A DDoS attack is a distributed denial of service attack that involves a concerted effort of multiple machines carrying out the DoS. In other words, if the method of denying service is to flood a server with more HTTP requests than it can handle, multiple computers in multiple locations will carry out the attack. This makes it more difficult for a server to stop the attack simply by blocking access from one source.
Although there may be instances where DDoS attacks are planned and purposefully executed by all parties involved, the more likely scenario involves some form of intrusion mechanism that takes control of several machines and uses them as unwilling virtual weapons. The owners of the attacking machines or agents typically do not know that their systems have been compromised and may never know that they were part of a DDoS attack.
It is not always possible to completely prevent a DDoS attack because of the large scale of some attacks and the number of attacking computers involved. As a result, many high-profile websites from large corporations have been brought to their knees. System administrators can, however, be prepared and have a mitigation plan to lessen the effect of an attack..
Why would people do this? Because their parents don’t love them, that’s why. In all seriousness, websites get attacked for numbers of reasons, but most of the time it’s because the owner of the website made someone really upset, it usually happens on high risk websites such as adult, gambling, etc….. Which is why we’re very strict on what type of content we allow on our servers!

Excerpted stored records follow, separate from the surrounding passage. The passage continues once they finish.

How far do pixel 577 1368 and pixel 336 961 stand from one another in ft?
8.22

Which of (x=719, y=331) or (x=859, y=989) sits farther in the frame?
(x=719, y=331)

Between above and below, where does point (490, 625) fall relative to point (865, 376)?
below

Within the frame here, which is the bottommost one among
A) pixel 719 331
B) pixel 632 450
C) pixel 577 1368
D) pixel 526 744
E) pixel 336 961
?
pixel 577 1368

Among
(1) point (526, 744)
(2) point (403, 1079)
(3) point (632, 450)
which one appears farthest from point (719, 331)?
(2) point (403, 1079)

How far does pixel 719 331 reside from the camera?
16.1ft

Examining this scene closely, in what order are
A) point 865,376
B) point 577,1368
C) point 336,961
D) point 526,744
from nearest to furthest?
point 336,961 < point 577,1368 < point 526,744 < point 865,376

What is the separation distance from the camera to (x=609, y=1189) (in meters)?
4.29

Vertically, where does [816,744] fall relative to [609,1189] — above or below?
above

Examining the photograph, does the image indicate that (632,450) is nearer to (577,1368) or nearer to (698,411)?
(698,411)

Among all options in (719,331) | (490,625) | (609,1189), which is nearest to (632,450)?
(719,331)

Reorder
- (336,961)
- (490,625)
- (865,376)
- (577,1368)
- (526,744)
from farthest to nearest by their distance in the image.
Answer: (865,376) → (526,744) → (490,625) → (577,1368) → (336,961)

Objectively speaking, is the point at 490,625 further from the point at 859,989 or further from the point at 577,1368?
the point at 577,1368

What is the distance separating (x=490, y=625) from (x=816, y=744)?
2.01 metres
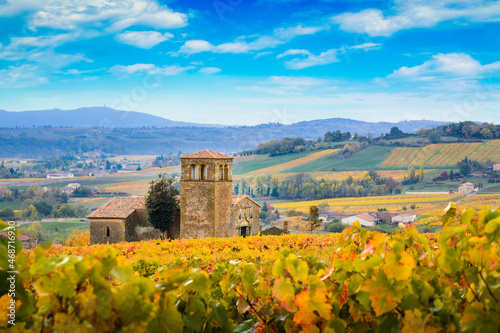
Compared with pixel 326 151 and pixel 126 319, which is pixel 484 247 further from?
pixel 326 151

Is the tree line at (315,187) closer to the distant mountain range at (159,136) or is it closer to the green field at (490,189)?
the green field at (490,189)

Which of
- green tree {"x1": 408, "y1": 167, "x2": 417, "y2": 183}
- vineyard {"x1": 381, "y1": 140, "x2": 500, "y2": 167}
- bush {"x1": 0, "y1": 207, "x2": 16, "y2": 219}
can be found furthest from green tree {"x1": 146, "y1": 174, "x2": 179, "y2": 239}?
vineyard {"x1": 381, "y1": 140, "x2": 500, "y2": 167}

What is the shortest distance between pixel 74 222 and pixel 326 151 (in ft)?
186

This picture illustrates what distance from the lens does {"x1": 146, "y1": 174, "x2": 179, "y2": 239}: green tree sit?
29672mm

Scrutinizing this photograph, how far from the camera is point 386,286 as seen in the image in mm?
1877

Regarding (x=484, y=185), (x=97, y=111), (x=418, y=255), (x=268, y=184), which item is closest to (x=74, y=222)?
(x=268, y=184)

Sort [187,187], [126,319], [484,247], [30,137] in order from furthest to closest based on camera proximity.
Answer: [30,137]
[187,187]
[484,247]
[126,319]

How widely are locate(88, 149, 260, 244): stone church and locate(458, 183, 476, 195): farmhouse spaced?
4941cm

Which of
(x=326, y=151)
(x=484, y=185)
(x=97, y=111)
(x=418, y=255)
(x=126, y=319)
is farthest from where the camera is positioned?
(x=97, y=111)

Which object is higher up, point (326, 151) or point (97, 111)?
point (97, 111)

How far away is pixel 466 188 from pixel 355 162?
2531 centimetres

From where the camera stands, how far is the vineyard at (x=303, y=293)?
1.62 metres

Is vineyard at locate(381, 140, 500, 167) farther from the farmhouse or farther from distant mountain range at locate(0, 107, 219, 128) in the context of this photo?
distant mountain range at locate(0, 107, 219, 128)

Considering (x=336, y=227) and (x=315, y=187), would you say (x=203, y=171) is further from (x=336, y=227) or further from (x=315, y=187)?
(x=315, y=187)
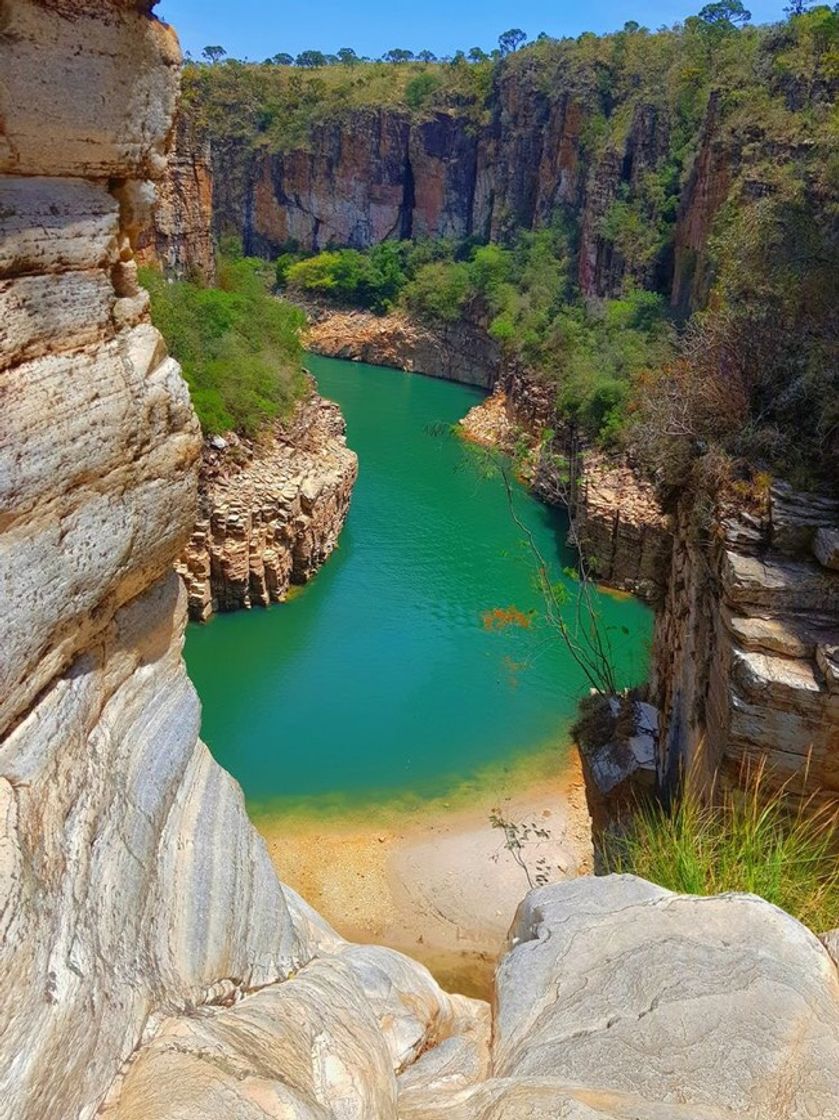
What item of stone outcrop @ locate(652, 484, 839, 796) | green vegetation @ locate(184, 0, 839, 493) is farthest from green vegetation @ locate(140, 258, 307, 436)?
stone outcrop @ locate(652, 484, 839, 796)

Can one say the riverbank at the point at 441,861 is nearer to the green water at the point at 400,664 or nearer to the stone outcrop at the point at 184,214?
the green water at the point at 400,664

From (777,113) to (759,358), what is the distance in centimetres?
1679

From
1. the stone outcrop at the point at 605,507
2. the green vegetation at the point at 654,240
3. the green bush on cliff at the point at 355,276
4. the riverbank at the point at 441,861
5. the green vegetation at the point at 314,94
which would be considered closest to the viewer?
the green vegetation at the point at 654,240

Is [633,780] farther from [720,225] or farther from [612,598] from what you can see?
[720,225]

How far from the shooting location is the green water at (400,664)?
11883 millimetres

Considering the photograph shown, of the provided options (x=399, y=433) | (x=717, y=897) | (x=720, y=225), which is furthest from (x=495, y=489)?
(x=717, y=897)

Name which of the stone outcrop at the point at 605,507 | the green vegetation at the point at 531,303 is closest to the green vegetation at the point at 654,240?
the green vegetation at the point at 531,303

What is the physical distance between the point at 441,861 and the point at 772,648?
5.43 m

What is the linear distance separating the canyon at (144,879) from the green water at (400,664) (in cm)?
759

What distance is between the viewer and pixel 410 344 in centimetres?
3847

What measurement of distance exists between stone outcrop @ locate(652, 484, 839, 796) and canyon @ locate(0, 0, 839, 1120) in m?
2.17

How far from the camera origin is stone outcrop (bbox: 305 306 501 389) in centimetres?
3606

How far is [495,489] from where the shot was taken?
22828 millimetres

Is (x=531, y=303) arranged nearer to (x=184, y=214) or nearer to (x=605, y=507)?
(x=184, y=214)
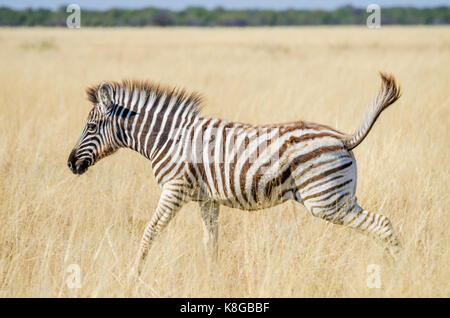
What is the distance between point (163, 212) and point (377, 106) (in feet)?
6.54

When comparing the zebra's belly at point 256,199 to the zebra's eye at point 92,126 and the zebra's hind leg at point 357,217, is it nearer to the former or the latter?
the zebra's hind leg at point 357,217

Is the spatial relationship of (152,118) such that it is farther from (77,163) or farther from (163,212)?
(163,212)

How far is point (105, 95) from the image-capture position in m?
4.39

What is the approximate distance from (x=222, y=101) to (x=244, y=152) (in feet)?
25.7

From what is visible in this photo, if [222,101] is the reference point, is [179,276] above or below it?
below

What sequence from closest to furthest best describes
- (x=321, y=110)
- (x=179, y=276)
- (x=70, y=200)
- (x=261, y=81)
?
(x=179, y=276) → (x=70, y=200) → (x=321, y=110) → (x=261, y=81)

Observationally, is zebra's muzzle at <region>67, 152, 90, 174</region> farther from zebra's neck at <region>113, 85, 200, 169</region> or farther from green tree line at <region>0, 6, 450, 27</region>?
green tree line at <region>0, 6, 450, 27</region>

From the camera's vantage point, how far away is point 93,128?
4484mm

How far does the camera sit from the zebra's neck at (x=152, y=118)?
14.4 feet

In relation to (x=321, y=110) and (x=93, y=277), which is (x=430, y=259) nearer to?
(x=93, y=277)

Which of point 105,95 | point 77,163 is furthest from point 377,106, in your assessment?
point 77,163
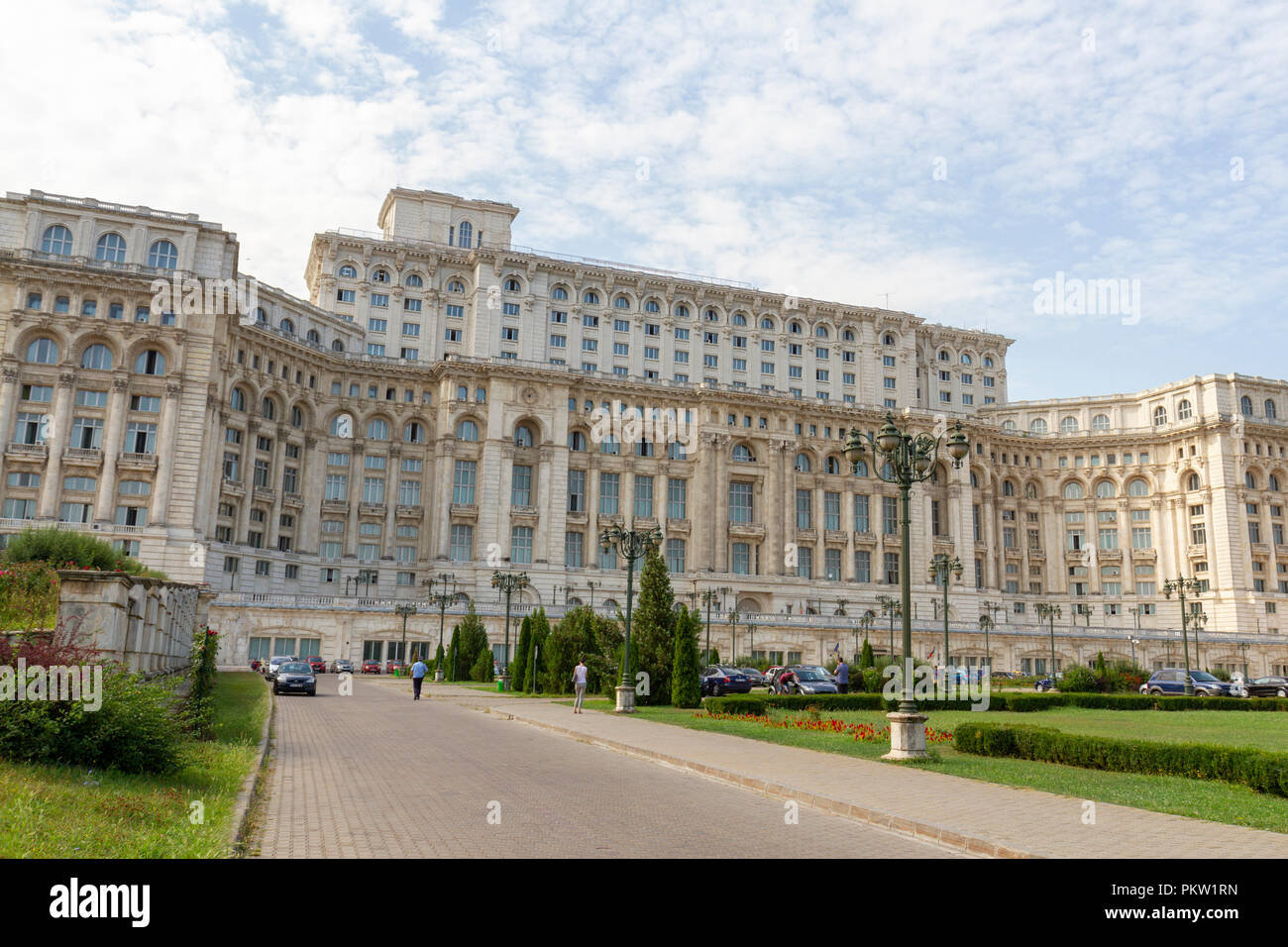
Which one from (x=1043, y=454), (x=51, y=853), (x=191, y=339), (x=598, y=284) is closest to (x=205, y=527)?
(x=191, y=339)

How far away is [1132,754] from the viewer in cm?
1669

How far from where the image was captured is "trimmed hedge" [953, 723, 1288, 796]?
1409 cm

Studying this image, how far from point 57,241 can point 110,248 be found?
11.7ft

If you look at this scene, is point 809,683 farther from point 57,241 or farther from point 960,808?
point 57,241

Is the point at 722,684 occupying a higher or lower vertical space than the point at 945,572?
lower

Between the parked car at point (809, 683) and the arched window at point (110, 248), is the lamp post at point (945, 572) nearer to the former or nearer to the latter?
the parked car at point (809, 683)

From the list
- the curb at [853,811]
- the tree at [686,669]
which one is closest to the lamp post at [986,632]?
the tree at [686,669]

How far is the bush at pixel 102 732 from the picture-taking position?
10.7 meters

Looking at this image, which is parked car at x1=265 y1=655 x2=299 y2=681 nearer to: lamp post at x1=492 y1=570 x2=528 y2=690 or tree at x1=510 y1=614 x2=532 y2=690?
tree at x1=510 y1=614 x2=532 y2=690

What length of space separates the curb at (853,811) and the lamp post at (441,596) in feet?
138

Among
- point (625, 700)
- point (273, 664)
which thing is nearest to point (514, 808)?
point (625, 700)

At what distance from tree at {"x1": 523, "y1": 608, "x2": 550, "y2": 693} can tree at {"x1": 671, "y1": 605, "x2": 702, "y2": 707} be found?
39.7 ft

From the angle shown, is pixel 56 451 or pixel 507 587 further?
pixel 56 451
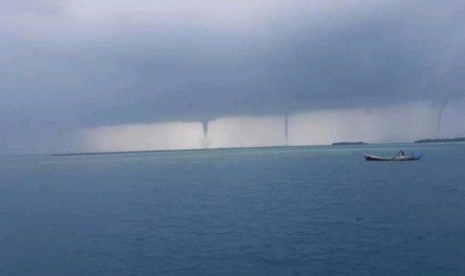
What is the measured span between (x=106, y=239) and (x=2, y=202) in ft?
176

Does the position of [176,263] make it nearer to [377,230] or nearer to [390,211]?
[377,230]

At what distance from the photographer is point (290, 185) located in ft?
341

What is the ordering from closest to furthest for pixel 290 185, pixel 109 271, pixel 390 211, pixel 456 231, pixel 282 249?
1. pixel 109 271
2. pixel 282 249
3. pixel 456 231
4. pixel 390 211
5. pixel 290 185

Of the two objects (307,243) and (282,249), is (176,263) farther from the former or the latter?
(307,243)

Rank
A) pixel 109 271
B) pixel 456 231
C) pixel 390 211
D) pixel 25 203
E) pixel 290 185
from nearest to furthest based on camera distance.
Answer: pixel 109 271
pixel 456 231
pixel 390 211
pixel 25 203
pixel 290 185

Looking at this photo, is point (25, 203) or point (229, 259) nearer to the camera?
point (229, 259)

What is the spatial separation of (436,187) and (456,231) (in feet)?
150

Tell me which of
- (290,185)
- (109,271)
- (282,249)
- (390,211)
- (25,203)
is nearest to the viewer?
(109,271)

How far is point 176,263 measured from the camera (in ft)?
129

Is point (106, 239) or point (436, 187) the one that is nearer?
point (106, 239)

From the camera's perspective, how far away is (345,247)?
43.3 m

So how do we fix it? Well, it depends… If the person getting attacked is on a VPS or dedicated IP, we can simply block that IP with our providers and than everyone is back up. However that’s usually not the case, it’s usually someone on a shared IP which 300+ other websites. In those situations, we have a few options but it usually involves downtime for multiple people that share that IP address. Sometimes it can affect our entire network if it’s big enough when all servers are down, however that’s usually not the case. The solution to fixing a DDOS attack is usually wait it out. We can sometimes filter out the attack but the majority of time, we have to wait until they stop.
Once a customer gets attacked, we no longer host them… We blacklist them from hosting with us in the future because it doesn’t really hurt them by getting attacked, but it hurts us (the web provider) the most. We lose customers due to the downtime caused by the DDOS attack but more importantly, it can cost us a lot of money. We pay our providers based on how many “balls” go through that slide every month, it’s not the typical DSL/Cable connection where we pay $49/month and can use it as much as we want, we pay for usage…. Therefore when thousands of balls continue to go down the slide (even if they aren’t successful) we have to pay for it.
We hope this helps you better understand DDOS attacks, what they are and why they are bad for both you and us.